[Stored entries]
[Start of section]

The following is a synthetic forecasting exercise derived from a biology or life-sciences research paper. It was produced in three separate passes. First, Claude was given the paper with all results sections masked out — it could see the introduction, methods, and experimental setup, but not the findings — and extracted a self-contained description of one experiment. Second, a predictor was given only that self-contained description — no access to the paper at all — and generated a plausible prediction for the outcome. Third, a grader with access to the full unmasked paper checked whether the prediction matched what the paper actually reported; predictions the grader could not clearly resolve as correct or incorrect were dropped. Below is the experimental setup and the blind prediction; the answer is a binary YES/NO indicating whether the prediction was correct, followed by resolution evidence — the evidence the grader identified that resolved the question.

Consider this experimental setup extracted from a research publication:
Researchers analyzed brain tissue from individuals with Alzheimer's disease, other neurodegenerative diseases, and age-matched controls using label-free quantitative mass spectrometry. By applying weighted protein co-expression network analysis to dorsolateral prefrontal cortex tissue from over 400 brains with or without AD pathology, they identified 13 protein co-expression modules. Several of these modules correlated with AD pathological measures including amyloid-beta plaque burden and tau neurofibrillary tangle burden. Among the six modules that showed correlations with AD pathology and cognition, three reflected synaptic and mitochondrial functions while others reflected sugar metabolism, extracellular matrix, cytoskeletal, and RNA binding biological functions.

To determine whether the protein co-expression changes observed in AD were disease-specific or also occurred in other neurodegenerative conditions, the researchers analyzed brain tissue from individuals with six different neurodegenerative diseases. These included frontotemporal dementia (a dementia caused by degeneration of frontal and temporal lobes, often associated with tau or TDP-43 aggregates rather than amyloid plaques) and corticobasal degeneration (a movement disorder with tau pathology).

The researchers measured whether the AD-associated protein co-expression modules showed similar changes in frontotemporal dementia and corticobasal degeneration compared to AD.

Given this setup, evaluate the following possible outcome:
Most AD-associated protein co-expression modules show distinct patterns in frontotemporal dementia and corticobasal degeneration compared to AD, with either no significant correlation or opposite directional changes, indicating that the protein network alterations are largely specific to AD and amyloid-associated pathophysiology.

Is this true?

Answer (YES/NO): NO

[End of section]

# EXERCISE:
Tell how many lines of the records above hold "this", giving the number and nothing else.

# EXERCISE RESULT:
3